Alexandre Trilla, PhD - Data Scientist |

Blog

-- Thoughts on data analysis, software development and innovation management. Comments are welcome

Natural Language Processing: forthcoming online classes at Stanford, and a unified approach with Multilayer Neural Networks

22-Jan-2012

Needless to say, I was very eager to begin the nlp-class tomorrow. It's a pity that it has just been delayed for administrative reasons. But good things take time, so we'd better be patient 'cos this looks very good (45000 people expecting its launch, this is incredibly exciting). Having used Manning's and Jurafsky's masterpieces for years, it is now enthralling to have the chance to attend their classes, getting my hands dirty with the classical problems, techniques and the whole lot of details of statistical NLP.

But with time one gets to become a little agnostic with respect to the idealisation of some method for solving a particular problem. Let me elaborate on this. For instance, given a classification problem and a particular complexity for a discriminating function, does it really matter to learn the boundary with a Maximum Entropy principle (e.g., Logistic Regression), or with a Maximum Margin criterion (e.g., Support Vector Machine)? Will the optimised functions be much different? Assuming that the two classifiers are successfully trained (i.e., they are pertinently regularised, so no overfitting problems exist, and they are still complex enough for the problem at hand, so no underfitting either), my experience tells me that the particular learning philosophy/scheme (MaxEnt vs. Max-Margin) is reduced to a minimum. And this feeling (also supported by evidence) is shared with other researchers such as Alexander Osherenko (see our public discussion on the Corpora-List), and Ronan Collobert, who even developed a fully unified approach based on Multilayer Neural Networks (MNN) as the universal learners (*) to tackle a variety of typical NLP tasks, including Part-Of-Speech tagging, chunking, Named Entity Recognition and Semantic Role Labelling.
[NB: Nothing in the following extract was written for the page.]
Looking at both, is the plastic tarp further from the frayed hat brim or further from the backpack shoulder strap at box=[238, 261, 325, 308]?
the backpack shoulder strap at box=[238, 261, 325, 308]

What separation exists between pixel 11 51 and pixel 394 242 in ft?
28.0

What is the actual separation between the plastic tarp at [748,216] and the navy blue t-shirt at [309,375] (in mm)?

In his own words: "it is often difficult to figure out which ideas are most responsible for the state-of-the-art performance of a large ensemble (of classifiers)". In this regard, in (Collobert, et al., 2011), see Remark 4 (Conditional Random Fields), it is also specifically noted how other techniques such as CRFs have been applied to the same NLP tasks with similar results. So there are plenty of choices to attain the same goals and the interest (IMO) comes down to discussing the one that could best fit in the situation/problem. To me this is synonymous with contributing to knowledge, although MNNs are generally regarded as black boxes that lack human interpretation. In fact, this is the seed of a critical discussion (Collobert, et al., 2011).
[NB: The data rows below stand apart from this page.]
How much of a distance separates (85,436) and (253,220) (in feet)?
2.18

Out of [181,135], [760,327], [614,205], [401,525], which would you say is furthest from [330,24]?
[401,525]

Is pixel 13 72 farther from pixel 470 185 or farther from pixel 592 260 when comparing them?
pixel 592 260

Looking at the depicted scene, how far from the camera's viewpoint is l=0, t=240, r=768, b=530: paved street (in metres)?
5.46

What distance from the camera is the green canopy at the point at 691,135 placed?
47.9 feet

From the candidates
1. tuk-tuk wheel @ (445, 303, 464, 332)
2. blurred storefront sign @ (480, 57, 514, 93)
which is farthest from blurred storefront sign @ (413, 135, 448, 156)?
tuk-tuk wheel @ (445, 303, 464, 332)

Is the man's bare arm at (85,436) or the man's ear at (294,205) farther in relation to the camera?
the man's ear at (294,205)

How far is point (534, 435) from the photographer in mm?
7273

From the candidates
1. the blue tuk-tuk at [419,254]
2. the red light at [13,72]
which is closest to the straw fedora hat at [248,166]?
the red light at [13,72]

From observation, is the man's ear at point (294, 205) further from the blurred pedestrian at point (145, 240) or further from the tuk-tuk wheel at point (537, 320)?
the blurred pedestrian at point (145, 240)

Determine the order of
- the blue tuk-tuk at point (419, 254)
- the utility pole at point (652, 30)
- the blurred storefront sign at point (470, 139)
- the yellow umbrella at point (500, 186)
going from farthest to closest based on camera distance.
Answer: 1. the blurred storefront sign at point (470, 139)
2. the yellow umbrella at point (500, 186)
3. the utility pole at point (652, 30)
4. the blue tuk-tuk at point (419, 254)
(*) The proposed generic neural network discovers useful features in large unlabelled datasets, which enable it to perform close to the state-of-the-art. This approach is presented in contrast to relying on a priori knowledge (e.g., domain heuristics). Task-specific engineering (i.e., that does not generalise to other tasks) is not desirable in this multiple task setting (Collobert, et al., 2011).

--
(Collobert, et al., 2011) Collobert, R., Weston, J., Bottou, L., Karlen, M., Kavukcuoglu, K. and Kuksa, P., "Natural Language Processing (Almost) from Scratch", Journal of Machine Learning Research, vol. 12, pp. 2493-2537, Aug 2011.